- AIM OF THE TASK
Copy out every record below with complete accuracy.

- DATA SHOWN

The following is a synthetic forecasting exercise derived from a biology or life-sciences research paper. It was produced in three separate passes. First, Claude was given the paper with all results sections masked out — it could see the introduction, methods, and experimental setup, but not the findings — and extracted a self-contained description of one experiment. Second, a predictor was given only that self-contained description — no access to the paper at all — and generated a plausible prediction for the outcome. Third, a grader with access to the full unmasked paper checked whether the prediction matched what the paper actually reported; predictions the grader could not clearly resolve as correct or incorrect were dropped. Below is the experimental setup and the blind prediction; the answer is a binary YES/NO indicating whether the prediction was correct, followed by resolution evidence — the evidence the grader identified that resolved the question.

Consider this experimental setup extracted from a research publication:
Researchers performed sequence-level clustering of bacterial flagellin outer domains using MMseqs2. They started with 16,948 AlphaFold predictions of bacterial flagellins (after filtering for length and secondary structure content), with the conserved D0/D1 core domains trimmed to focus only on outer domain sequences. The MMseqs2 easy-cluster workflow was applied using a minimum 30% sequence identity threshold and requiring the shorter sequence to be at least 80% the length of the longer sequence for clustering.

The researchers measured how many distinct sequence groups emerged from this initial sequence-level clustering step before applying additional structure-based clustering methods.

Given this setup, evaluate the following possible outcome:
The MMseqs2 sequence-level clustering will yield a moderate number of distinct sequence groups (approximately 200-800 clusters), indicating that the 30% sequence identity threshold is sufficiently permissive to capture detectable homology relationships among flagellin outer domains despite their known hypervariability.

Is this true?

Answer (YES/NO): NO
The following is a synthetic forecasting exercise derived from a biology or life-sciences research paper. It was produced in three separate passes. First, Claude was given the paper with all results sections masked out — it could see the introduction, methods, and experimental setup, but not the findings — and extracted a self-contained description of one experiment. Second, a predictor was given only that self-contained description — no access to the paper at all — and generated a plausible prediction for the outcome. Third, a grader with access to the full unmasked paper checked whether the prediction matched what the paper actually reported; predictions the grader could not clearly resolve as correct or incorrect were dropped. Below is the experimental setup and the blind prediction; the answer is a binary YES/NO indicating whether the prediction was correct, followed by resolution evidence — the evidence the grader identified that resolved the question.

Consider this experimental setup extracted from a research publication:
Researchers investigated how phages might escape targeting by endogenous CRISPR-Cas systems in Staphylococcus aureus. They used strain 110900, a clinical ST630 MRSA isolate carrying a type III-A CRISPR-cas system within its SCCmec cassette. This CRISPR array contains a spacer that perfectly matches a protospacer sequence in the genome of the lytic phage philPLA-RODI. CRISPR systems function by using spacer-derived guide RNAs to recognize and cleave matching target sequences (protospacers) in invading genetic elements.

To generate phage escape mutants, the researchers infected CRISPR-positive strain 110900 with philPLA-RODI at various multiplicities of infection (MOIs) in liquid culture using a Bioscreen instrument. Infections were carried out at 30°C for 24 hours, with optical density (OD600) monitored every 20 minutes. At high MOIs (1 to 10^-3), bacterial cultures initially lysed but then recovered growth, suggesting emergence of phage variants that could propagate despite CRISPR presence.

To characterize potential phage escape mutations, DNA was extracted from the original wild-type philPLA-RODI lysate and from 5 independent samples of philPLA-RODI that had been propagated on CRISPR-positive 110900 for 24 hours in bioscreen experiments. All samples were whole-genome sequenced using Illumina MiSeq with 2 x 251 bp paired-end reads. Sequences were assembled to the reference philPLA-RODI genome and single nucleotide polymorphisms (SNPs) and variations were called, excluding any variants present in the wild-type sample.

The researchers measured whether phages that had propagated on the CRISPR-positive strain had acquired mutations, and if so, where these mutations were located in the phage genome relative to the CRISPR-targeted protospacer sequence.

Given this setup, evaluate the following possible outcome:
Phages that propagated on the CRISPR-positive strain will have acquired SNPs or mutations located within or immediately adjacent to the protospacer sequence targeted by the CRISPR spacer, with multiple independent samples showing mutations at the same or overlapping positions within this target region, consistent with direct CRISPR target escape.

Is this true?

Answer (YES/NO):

- SOLUTION TO THIS PROBLEM
The following is a synthetic forecasting exercise derived from a biology or life-sciences research paper. It was produced in three separate passes. First, Claude was given the paper with all results sections masked out — it could see the introduction, methods, and experimental setup, but not the findings — and extracted a self-contained description of one experiment. Second, a predictor was given only that self-contained description — no access to the paper at all — and generated a plausible prediction for the outcome. Third, a grader with access to the full unmasked paper checked whether the prediction matched what the paper actually reported; predictions the grader could not clearly resolve as correct or incorrect were dropped. Below is the experimental setup and the blind prediction; the answer is a binary YES/NO indicating whether the prediction was correct, followed by resolution evidence — the evidence the grader identified that resolved the question.

Consider this experimental setup extracted from a research publication:
Researchers performed sequence-level clustering of bacterial flagellin outer domains using MMseqs2. They started with 16,948 AlphaFold predictions of bacterial flagellins (after filtering for length and secondary structure content), with the conserved D0/D1 core domains trimmed to focus only on outer domain sequences. The MMseqs2 easy-cluster workflow was applied using a minimum 30% sequence identity threshold and requiring the shorter sequence to be at least 80% the length of the longer sequence for clustering.

The researchers measured how many distinct sequence groups emerged from this initial sequence-level clustering step before applying additional structure-based clustering methods.

Given this setup, evaluate the following possible outcome:
The MMseqs2 sequence-level clustering will yield a moderate number of distinct sequence groups (approximately 200-800 clusters), indicating that the 30% sequence identity threshold is sufficiently permissive to capture detectable homology relationships among flagellin outer domains despite their known hypervariability.

Is this true?

Answer (YES/NO): NO
The following is a synthetic forecasting exercise derived from a biology or life-sciences research paper. It was produced in three separate passes. First, Claude was given the paper with all results sections masked out — it could see the introduction, methods, and experimental setup, but not the findings — and extracted a self-contained description of one experiment. Second, a predictor was given only that self-contained description — no access to the paper at all — and generated a plausible prediction for the outcome. Third, a grader with access to the full unmasked paper checked whether the prediction matched what the paper actually reported; predictions the grader could not clearly resolve as correct or incorrect were dropped. Below is the experimental setup and the blind prediction; the answer is a binary YES/NO indicating whether the prediction was correct, followed by resolution evidence — the evidence the grader identified that resolved the question.

Consider this experimental setup extracted from a research publication:
Researchers investigated how phages might escape targeting by endogenous CRISPR-Cas systems in Staphylococcus aureus. They used strain 110900, a clinical ST630 MRSA isolate carrying a type III-A CRISPR-cas system within its SCCmec cassette. This CRISPR array contains a spacer that perfectly matches a protospacer sequence in the genome of the lytic phage philPLA-RODI. CRISPR systems function by using spacer-derived guide RNAs to recognize and cleave matching target sequences (protospacers) in invading genetic elements.

To generate phage escape mutants, the researchers infected CRISPR-positive strain 110900 with philPLA-RODI at various multiplicities of infection (MOIs) in liquid culture using a Bioscreen instrument. Infections were carried out at 30°C for 24 hours, with optical density (OD600) monitored every 20 minutes. At high MOIs (1 to 10^-3), bacterial cultures initially lysed but then recovered growth, suggesting emergence of phage variants that could propagate despite CRISPR presence.

To characterize potential phage escape mutations, DNA was extracted from the original wild-type philPLA-RODI lysate and from 5 independent samples of philPLA-RODI that had been propagated on CRISPR-positive 110900 for 24 hours in bioscreen experiments. All samples were whole-genome sequenced using Illumina MiSeq with 2 x 251 bp paired-end reads. Sequences were assembled to the reference philPLA-RODI genome and single nucleotide polymorphisms (SNPs) and variations were called, excluding any variants present in the wild-type sample.

The researchers measured whether phages that had propagated on the CRISPR-positive strain had acquired mutations, and if so, where these mutations were located in the phage genome relative to the CRISPR-targeted protospacer sequence.

Given this setup, evaluate the following possible outcome:
Phages that propagated on the CRISPR-positive strain will have acquired SNPs or mutations located within or immediately adjacent to the protospacer sequence targeted by the CRISPR spacer, with multiple independent samples showing mutations at the same or overlapping positions within this target region, consistent with direct CRISPR target escape.

Is this true?

Answer (YES/NO):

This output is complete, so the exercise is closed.